TEXT SECTION:
◇ ◇ ◇ ◇

Friday 25 January 2013

Egypt’s Free Economy Excludes the Poor

 

A man works on a graffiti representing the Muslim Brotherhood along Mohamed Mahmoud street near Tahrir Square in Cairo 24 January 2013. (Photo: Reuters - Abdallah Dalsh)
Published Friday, January 25, 2013
 
Egypt’s 25 January Revolution produced few economic benefits for the country’s poor even though they were instrumental in overthrowing the old order. The Muslim Brotherhood has other economic priorities, including pushing measures that further economic liberalization in Egypt.

Given the Egyptian media’s focus, it might be difficult to believe that Egypt’s 25 January 2011 Revolution was not one of the educated middle class. On the TV screen, these shiny young faces appear on talk shows, portrayed as the leaders of the revolution.

But 28 January 2011’s “Friday of Anger” belonged to the marginalized who – using the tricks they learned in their daily battles with the state apparatus in the slums – were able to defeat the police forces. Regardless, the media see the revolution differently: “This is the revolution of dignity and not of the hungry,” they say.

◇ ◇ ◇ ◇

AVAILABLE DATA:
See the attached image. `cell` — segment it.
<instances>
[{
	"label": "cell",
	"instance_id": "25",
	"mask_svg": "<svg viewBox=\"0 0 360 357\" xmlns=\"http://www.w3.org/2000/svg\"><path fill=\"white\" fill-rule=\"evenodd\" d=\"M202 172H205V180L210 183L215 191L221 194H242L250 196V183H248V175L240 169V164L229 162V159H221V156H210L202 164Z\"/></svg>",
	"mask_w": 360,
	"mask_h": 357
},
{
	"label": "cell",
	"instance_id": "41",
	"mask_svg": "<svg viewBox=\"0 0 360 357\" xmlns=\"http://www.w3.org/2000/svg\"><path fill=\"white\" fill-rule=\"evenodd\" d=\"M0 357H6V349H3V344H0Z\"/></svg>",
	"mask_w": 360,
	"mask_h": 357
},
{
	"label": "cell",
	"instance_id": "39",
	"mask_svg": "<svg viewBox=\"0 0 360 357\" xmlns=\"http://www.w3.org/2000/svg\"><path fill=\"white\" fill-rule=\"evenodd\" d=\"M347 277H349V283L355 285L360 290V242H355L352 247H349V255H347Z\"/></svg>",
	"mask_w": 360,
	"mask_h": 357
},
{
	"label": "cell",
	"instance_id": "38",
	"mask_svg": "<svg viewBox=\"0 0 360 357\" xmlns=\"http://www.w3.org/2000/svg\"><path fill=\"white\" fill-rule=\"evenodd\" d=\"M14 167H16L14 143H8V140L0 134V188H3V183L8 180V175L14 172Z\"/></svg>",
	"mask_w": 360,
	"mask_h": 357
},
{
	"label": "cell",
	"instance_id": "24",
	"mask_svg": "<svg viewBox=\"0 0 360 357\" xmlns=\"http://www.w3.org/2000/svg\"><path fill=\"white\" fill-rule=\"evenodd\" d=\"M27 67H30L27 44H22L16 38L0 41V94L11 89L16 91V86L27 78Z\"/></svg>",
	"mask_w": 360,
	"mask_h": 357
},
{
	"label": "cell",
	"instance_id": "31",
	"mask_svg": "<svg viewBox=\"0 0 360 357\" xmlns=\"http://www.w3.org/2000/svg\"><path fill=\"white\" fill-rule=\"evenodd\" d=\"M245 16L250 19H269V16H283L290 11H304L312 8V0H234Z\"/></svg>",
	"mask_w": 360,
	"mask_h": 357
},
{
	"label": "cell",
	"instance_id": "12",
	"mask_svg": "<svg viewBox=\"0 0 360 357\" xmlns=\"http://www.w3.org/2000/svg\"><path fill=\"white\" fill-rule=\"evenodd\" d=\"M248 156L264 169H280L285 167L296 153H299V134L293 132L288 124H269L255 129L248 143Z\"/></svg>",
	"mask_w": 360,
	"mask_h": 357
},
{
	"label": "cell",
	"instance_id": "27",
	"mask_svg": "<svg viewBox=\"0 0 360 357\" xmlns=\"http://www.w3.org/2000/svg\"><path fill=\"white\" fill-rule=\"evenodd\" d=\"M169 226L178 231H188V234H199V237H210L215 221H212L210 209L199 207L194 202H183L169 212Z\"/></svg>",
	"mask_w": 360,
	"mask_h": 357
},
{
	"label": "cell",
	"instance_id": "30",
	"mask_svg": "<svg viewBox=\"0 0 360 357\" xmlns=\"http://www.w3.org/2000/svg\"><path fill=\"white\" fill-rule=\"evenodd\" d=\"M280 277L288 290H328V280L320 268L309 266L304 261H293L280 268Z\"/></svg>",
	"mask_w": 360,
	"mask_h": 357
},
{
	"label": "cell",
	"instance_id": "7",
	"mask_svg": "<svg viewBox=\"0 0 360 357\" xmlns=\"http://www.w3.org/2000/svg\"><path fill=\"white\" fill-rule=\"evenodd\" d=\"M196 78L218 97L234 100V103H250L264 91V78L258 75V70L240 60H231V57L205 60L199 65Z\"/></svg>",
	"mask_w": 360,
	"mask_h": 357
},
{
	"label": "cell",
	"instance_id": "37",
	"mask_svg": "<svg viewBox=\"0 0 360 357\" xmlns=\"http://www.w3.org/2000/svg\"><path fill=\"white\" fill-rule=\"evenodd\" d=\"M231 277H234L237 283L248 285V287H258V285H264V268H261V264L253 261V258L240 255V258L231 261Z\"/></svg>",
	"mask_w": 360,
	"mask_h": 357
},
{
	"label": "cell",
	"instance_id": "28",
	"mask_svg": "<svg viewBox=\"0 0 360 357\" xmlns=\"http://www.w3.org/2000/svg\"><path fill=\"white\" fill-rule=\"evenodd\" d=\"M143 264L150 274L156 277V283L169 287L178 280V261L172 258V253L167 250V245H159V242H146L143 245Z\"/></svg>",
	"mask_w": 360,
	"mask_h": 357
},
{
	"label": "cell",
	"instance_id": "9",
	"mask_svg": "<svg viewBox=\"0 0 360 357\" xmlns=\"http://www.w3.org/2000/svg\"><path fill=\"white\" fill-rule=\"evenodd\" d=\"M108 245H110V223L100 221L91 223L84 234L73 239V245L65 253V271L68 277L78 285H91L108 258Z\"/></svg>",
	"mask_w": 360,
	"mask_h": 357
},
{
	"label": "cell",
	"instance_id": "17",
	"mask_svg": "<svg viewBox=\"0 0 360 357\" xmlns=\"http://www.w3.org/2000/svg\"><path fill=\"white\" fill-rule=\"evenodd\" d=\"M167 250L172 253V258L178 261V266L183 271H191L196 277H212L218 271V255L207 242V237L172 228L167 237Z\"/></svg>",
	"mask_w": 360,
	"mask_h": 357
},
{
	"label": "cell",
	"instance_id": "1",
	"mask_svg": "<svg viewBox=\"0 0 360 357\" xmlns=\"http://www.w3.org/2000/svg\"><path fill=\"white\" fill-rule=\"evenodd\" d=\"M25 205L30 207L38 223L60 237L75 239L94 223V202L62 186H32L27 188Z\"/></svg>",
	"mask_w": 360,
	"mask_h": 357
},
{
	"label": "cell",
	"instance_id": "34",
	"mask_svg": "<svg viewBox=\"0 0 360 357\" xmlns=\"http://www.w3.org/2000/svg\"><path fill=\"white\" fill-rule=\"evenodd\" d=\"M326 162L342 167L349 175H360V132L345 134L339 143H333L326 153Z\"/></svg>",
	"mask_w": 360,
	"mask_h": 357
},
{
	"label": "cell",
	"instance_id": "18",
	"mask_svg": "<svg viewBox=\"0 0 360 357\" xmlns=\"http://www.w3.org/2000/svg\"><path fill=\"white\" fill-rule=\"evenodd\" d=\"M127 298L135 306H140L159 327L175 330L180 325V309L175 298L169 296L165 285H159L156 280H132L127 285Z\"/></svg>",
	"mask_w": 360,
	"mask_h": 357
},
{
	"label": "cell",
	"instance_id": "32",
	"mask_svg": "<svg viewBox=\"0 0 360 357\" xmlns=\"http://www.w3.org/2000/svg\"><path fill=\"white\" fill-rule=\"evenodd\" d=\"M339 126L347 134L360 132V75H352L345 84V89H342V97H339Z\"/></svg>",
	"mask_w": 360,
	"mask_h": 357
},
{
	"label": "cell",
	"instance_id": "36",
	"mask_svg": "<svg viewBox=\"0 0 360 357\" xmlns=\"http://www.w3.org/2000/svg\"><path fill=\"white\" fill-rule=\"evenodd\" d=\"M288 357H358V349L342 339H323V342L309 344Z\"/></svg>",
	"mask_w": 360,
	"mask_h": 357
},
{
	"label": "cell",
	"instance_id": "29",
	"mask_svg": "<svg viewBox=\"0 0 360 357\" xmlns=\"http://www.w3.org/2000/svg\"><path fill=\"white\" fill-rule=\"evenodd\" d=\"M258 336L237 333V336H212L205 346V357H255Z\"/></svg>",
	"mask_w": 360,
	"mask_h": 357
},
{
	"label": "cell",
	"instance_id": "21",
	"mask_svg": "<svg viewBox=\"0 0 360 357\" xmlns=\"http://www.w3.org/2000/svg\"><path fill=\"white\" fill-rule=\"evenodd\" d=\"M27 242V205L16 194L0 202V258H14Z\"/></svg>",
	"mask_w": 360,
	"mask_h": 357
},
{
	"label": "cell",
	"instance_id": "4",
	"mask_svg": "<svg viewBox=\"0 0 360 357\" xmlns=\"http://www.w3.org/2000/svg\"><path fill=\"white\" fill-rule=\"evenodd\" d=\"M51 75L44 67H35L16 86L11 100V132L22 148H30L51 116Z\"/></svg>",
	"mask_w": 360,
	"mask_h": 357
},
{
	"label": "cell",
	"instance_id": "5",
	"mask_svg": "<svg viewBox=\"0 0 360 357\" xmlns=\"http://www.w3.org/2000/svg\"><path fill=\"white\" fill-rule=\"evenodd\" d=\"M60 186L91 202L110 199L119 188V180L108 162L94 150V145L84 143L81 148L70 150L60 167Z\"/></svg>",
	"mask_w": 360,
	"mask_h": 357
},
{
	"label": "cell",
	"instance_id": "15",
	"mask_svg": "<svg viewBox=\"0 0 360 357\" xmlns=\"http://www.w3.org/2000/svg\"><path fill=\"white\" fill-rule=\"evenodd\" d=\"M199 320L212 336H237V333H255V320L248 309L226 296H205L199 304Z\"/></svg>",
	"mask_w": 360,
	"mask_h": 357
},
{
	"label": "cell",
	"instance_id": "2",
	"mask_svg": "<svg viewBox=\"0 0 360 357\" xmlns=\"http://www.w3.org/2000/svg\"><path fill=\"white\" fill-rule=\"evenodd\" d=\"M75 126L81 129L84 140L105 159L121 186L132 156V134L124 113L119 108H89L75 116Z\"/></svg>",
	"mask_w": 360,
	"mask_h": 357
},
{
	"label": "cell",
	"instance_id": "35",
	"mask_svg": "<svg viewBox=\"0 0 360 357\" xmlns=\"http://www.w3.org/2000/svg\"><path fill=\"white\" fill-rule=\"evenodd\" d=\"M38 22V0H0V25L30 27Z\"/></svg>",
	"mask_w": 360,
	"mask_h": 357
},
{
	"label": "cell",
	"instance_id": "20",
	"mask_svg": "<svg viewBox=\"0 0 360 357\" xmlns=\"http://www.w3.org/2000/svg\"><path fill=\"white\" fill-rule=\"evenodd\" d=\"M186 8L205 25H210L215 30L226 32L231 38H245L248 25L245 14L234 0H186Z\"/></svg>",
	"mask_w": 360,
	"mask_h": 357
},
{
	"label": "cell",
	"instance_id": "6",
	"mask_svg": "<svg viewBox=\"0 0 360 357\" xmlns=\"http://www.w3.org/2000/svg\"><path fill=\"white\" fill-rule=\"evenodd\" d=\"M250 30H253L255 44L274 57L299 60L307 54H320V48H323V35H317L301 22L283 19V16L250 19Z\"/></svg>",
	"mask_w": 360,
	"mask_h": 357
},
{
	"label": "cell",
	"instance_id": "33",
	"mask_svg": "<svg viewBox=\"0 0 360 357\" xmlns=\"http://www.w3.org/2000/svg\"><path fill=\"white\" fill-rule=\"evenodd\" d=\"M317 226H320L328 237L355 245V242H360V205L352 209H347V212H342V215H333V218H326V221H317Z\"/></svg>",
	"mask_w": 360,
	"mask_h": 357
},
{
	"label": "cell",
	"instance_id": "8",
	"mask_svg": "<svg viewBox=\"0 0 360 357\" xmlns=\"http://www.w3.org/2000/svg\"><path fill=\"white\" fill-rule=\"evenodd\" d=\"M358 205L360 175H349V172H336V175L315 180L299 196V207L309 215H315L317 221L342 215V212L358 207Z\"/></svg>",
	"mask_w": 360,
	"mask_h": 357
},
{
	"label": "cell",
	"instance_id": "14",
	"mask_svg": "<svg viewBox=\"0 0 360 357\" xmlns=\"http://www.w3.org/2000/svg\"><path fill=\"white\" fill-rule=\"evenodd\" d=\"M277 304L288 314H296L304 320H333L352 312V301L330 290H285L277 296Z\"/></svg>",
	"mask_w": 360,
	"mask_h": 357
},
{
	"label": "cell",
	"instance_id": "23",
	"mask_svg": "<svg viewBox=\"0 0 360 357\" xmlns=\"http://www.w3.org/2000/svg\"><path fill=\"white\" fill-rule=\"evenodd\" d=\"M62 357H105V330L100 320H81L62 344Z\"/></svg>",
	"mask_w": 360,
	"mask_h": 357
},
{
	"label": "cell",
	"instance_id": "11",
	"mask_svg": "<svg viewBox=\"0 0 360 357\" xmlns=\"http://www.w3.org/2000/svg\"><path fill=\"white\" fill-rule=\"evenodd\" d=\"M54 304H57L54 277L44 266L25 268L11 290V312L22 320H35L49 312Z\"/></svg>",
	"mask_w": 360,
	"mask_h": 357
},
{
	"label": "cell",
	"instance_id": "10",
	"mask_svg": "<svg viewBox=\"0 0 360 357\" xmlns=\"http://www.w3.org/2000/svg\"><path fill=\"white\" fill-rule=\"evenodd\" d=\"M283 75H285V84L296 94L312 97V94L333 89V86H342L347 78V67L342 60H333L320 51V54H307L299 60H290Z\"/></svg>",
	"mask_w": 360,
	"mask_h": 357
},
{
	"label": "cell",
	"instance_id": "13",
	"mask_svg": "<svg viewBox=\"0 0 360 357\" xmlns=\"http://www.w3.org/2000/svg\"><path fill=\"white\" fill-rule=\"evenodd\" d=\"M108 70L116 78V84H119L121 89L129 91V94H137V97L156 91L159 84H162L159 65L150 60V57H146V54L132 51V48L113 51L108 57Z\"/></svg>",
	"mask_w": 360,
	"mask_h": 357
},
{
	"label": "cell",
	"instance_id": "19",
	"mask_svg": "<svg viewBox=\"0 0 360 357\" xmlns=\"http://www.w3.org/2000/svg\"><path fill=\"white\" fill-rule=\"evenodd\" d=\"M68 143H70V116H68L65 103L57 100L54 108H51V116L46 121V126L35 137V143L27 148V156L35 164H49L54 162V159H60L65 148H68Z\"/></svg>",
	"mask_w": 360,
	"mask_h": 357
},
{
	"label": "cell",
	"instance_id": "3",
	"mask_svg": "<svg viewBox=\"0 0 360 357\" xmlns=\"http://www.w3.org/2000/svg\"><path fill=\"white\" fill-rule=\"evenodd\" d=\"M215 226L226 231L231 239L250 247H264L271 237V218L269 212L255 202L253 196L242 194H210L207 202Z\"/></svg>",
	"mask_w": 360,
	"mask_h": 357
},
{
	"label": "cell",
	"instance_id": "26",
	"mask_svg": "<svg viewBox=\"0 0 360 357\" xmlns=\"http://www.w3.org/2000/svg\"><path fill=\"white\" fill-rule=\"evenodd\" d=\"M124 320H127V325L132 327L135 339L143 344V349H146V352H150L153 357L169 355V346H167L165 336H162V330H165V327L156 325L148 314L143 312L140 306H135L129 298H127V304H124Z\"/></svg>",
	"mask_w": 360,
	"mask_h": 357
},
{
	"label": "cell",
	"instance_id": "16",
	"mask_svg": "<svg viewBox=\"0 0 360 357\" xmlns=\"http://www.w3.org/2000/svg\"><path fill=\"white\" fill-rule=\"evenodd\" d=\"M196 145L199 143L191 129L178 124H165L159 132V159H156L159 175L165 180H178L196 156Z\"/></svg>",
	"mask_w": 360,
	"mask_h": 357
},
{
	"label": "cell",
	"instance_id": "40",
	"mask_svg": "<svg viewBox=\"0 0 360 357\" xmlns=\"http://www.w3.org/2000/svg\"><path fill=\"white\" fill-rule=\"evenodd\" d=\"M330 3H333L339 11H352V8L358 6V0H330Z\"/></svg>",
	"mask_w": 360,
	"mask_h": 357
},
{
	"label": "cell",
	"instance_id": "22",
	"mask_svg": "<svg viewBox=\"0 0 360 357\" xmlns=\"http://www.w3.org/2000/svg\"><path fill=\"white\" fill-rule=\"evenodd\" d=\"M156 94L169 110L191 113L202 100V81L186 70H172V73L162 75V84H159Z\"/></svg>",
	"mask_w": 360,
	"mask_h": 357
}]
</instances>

◇ ◇ ◇ ◇

REQUIRED ACTION A:
Answer these questions from the article on Egypt's revolution and the poor:
(i) On what date was the "Friday of Anger"?
(ii) Where on the TV screen are the young faces shown as leaders of the revolution?
(iii) According to the photo caption, what does the graffiti represent?
REQUIRED ACTION B:
Decide whether each statement agrees with the article on Egypt's revolution and the poor, and quote the words that settle it:
(i) The Muslim Brotherhood is pushing measures that further economic liberalization.
(ii) On 28 January 2011 the police forces defeated the marginalized.
(iii) The media describe the revolution as one of the hungry.
REQUIRED ACTION C:
Write the next part of the article on Egypt's revolution and the poor, picking up after its final sentence.

ANSWER SECTION A:
(i) 28 January 2011
(ii) On talk shows
(iii) The Muslim Brotherhood

ANSWER SECTION B:
(i) Yes: "including pushing measures that further economic liberalization in Egypt"
(ii) No: "were able to defeat the police forces"
(iii) No: "This is the revolution of dignity and not of the hungry,"

ANSWER SECTION C:
This discourse paved the way for state repression of social demands. It even reached a point where the media began depicting Egypt's working class – those that bolstered the revolution’s ranks with its mass mobilizations – of deliberately aiding the counter-revolution through strikes that hurt the economy. The first law issued by the Supreme Council of the Armed Forces (SCAF) following their rise to power banned strikes.

As time passed, the voices of social justice were replaced by the murmurings of political battles. These politicians, who have the upper hand in the media, wanted a piece of the revolutionary pie after disregarding its true heros.

Post-Revolution, Little Help for the Poor

Even before the revolution, experts close to the ruling National Democratic Party saw signs of unrest rooted in growing poverty. This was clear in the First Investment Report: Towards a Fair Distribution of the Fruits of Growth prepared by the General Investment Authority in 2009, which warned of sharply rising poverty rates.

Despite the steady economic growth in the last decade of Mubarak's rule, the proportion of the population living below the national poverty line rose from almost 17 percent of the population in 2000 to 22 percent in 2008, according to the latest figures available from the World Bank.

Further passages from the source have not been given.